Il introduisit dans sa chapelle la coutume de fléchir le genou à ces mots du Credo : Et Homo factus est et de se prosterner à l’endroit de la Passion où il est dit que Jésus-Christ expira. Ces deux pieuses pratiques ont été ensuite adoptées par l’Église.

« On me fait un crime de mon assiduité à la prière, disait-il, mais on ne dirait mot si les heures que j’y donne je les passais au jeu ou à la chasse ».

Sa piété ne l’empêcha jamais en effet de donner la plus grande partie de son temps aux affaires de son royaume.


À la suite d’une maladie il fit vœu d’entreprendre une croisade pour reconquérir Jérusalem. D’abord victorieux, il tomba ensuite entre les mains des Sarrasins. Lorsqu’on lui eut rendu la liberté, il demeura encore cinq ans en Orient pour y secourir les Chrétiens. Revenu en France, il s’appliqua à de nombreuses fondations pieuses et fit élever la Sainte Chapelle, comme insigne reliquaire de la sainte Couronne d’épines et de l’importante parcelle de la vraie Croix que lui avait offertes Baudouin II, empereur de Constantinople.

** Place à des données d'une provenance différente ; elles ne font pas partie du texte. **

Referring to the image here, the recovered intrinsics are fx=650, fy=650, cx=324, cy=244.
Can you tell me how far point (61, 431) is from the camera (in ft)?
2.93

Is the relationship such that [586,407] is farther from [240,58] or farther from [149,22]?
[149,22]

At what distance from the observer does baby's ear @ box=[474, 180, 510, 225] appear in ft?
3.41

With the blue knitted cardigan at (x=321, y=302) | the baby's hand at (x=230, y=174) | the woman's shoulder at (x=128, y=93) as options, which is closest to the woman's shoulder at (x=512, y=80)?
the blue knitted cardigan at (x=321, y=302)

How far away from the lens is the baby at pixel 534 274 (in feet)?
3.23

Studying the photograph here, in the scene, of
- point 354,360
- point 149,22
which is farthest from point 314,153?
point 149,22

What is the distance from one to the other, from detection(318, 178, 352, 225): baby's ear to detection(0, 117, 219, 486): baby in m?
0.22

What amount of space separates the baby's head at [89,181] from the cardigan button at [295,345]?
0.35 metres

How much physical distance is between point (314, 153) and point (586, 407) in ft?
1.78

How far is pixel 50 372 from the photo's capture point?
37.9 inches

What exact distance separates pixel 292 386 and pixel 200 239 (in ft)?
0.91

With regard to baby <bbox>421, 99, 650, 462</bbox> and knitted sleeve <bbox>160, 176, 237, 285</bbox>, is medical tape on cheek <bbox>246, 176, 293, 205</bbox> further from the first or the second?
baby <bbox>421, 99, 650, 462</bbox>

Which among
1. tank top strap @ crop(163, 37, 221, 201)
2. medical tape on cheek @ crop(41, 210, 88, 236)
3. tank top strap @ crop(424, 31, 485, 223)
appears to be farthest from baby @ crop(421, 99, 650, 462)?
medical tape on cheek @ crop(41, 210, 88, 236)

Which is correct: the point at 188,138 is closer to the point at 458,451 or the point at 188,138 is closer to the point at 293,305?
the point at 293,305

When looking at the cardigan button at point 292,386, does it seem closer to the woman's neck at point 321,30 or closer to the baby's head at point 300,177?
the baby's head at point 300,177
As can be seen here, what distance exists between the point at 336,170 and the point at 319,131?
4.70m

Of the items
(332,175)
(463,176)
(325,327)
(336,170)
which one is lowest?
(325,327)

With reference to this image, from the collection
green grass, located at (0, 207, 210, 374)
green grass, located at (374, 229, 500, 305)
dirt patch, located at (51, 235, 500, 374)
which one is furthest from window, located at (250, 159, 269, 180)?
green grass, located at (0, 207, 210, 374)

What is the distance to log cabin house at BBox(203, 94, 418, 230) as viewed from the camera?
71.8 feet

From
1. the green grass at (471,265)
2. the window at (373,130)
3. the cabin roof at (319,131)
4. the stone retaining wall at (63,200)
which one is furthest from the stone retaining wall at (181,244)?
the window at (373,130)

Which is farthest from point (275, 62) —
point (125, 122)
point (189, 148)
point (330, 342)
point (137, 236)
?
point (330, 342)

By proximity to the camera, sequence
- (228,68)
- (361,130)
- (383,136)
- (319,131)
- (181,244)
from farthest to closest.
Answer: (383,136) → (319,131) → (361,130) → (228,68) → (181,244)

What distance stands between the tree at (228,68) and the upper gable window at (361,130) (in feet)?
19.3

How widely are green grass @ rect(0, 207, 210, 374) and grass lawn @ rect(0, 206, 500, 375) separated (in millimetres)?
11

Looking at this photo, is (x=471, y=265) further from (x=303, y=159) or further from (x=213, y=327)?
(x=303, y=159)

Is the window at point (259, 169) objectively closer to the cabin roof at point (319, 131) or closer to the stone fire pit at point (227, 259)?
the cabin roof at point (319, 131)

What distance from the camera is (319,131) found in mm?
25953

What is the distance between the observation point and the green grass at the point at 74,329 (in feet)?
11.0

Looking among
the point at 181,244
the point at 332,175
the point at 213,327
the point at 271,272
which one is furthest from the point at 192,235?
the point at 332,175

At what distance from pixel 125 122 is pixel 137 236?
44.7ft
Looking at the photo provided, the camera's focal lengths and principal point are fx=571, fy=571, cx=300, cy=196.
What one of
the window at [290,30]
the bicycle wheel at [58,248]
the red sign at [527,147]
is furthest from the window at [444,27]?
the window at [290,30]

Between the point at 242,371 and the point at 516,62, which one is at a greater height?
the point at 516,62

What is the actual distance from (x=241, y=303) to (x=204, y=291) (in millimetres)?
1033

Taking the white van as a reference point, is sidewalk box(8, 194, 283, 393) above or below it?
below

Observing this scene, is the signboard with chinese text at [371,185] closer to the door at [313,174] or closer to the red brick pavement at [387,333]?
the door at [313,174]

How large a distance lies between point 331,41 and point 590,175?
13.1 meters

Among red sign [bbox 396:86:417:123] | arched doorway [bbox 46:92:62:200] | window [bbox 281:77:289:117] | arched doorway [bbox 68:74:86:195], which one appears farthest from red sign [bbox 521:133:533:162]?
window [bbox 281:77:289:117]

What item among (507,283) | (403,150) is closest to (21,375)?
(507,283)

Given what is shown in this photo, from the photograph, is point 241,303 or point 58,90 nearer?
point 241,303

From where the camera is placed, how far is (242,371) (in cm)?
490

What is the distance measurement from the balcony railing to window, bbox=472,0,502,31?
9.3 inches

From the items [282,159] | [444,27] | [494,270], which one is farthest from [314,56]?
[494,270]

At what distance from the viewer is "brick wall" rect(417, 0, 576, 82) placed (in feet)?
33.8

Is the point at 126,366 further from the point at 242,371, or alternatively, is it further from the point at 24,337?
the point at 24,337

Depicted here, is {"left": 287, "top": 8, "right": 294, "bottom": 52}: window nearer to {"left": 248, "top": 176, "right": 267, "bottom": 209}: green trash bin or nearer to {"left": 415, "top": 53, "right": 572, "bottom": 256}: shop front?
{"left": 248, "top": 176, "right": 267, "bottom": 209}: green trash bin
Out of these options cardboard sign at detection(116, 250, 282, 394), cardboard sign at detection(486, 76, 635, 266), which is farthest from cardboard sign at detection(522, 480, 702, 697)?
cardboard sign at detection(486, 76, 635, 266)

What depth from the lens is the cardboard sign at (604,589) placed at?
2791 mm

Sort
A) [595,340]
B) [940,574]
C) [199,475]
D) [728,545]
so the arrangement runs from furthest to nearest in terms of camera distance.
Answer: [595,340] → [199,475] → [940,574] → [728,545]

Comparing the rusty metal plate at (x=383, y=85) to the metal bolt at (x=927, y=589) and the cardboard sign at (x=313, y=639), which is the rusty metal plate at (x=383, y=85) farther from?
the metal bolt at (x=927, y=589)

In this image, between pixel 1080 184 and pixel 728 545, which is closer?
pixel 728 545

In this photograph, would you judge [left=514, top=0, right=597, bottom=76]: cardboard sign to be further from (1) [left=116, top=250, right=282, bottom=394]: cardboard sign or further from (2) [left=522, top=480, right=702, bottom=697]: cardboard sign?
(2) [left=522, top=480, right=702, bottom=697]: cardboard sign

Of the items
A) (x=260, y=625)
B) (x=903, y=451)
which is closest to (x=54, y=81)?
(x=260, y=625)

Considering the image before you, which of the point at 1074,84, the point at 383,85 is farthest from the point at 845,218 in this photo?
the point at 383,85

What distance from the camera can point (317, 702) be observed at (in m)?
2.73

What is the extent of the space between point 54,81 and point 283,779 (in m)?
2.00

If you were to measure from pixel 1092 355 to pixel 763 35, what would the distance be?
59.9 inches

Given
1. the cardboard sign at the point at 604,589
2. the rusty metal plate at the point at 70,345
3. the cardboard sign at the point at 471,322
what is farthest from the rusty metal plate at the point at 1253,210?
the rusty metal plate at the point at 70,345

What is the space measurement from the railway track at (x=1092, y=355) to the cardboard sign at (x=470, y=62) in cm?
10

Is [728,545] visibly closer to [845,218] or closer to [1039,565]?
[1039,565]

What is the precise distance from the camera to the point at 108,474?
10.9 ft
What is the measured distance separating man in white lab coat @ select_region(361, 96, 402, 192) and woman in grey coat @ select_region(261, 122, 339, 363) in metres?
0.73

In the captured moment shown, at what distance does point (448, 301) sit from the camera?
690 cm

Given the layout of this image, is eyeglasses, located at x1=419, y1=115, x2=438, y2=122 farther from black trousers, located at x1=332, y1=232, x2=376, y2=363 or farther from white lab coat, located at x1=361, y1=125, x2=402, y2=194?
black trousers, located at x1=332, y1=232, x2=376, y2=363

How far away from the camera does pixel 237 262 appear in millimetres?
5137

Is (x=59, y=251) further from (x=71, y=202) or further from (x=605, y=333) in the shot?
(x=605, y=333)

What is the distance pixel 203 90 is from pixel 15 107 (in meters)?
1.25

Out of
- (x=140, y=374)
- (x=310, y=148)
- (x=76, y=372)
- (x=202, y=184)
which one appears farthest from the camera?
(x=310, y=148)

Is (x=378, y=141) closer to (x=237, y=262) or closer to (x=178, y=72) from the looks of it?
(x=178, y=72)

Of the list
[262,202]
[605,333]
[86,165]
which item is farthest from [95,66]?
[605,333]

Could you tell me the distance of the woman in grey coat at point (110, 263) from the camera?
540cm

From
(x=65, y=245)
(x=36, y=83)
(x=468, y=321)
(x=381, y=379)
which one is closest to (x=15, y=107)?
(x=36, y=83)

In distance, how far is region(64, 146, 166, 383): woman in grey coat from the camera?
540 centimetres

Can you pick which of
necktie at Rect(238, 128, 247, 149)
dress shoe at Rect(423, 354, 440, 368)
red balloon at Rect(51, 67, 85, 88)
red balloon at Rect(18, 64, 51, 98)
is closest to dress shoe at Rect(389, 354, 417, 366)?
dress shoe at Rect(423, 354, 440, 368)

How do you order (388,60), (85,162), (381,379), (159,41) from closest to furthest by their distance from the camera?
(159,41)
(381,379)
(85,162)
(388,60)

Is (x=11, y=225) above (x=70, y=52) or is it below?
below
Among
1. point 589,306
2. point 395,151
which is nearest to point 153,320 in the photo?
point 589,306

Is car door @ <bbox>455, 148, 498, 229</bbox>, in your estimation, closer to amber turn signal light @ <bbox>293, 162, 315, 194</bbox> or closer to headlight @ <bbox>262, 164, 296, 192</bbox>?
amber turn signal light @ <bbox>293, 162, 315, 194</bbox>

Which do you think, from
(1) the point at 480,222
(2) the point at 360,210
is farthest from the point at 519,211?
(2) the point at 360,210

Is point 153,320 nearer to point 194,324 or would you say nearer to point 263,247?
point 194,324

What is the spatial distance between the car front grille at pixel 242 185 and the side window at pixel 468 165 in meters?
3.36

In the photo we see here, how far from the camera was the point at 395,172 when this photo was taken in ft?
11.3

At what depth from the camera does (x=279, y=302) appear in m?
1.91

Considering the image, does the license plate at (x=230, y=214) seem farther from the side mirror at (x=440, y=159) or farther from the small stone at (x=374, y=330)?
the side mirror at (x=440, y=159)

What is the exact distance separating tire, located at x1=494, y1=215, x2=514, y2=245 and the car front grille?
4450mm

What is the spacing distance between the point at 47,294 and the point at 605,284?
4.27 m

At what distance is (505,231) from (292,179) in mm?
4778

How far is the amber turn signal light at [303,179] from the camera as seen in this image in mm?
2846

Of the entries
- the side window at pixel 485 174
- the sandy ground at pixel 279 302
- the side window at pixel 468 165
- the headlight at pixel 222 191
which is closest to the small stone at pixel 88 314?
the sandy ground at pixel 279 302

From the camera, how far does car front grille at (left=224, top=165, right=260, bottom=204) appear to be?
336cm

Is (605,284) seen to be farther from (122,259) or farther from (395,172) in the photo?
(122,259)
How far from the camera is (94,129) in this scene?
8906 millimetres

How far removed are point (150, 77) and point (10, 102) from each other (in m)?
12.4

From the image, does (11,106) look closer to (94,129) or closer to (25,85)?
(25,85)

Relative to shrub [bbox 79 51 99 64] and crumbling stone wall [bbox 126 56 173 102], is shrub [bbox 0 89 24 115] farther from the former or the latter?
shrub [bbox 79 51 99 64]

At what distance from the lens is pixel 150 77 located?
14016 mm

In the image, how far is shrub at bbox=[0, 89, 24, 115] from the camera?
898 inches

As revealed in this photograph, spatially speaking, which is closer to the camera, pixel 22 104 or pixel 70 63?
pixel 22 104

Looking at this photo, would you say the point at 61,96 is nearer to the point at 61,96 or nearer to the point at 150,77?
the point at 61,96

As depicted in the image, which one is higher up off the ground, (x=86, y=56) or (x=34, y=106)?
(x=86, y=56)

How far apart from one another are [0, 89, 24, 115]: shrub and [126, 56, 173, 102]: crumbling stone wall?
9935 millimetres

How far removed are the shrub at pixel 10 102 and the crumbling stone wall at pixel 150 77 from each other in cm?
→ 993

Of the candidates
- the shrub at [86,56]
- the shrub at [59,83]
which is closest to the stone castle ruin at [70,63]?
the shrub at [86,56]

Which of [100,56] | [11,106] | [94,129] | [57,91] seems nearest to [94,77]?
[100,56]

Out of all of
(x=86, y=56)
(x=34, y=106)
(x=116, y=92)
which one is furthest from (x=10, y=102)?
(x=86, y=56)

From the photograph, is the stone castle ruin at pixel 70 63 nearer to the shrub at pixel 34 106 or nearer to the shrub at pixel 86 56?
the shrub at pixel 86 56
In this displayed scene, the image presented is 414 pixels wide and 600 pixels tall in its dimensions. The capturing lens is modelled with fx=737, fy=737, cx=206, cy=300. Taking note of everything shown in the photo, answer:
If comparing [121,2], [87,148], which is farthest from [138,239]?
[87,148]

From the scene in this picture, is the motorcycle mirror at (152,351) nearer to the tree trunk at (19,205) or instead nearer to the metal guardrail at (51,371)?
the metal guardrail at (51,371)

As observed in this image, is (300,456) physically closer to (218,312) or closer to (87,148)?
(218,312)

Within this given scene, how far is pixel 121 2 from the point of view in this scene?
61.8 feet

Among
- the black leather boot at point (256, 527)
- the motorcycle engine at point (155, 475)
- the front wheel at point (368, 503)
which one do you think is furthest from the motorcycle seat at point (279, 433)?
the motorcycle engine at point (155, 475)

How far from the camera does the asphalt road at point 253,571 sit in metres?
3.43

D’une grande austérité pour lui-même, et d’une grande charité pour les autres, il disait : « Mieux vaut pour un roi se ruiner en aumônes pour l’amour de Dieu qu’en faste et vaine gloire. »

« Souvent, dit Joinville, j’ai vu le bon roi après la Messe aller au bois de Vincennes, s’asseoir au pied d’un chêne et donner audience à tous ceux qui avaient à lui parler. »


Sergent du Christ, il portait continuellement la croix pour marquer que son vœu restait à accomplir. Il entreprit en 1270 une nouvelle croisade, mais une épidémie décima son armée en Afrique et l’atteignit lui-même. Les bras en croix et couché sur la cendre, il rendit à Dieu son âme en 1270, à l’heure même où le Christ mourut sur Sa Croix.


La veille de sa mort, on l’entendait répéter : « Nous irons à Jérusalem ». C’est dans la Jérusalem céleste, conquise par sa patience au milieu de ses adversités, qu’il devait régner avec le Roi des rois.


 voir la grande vie du Saint


Résolution pratique du jour
Faites consister votre dignité, à porter noblement votre titre de Catholique.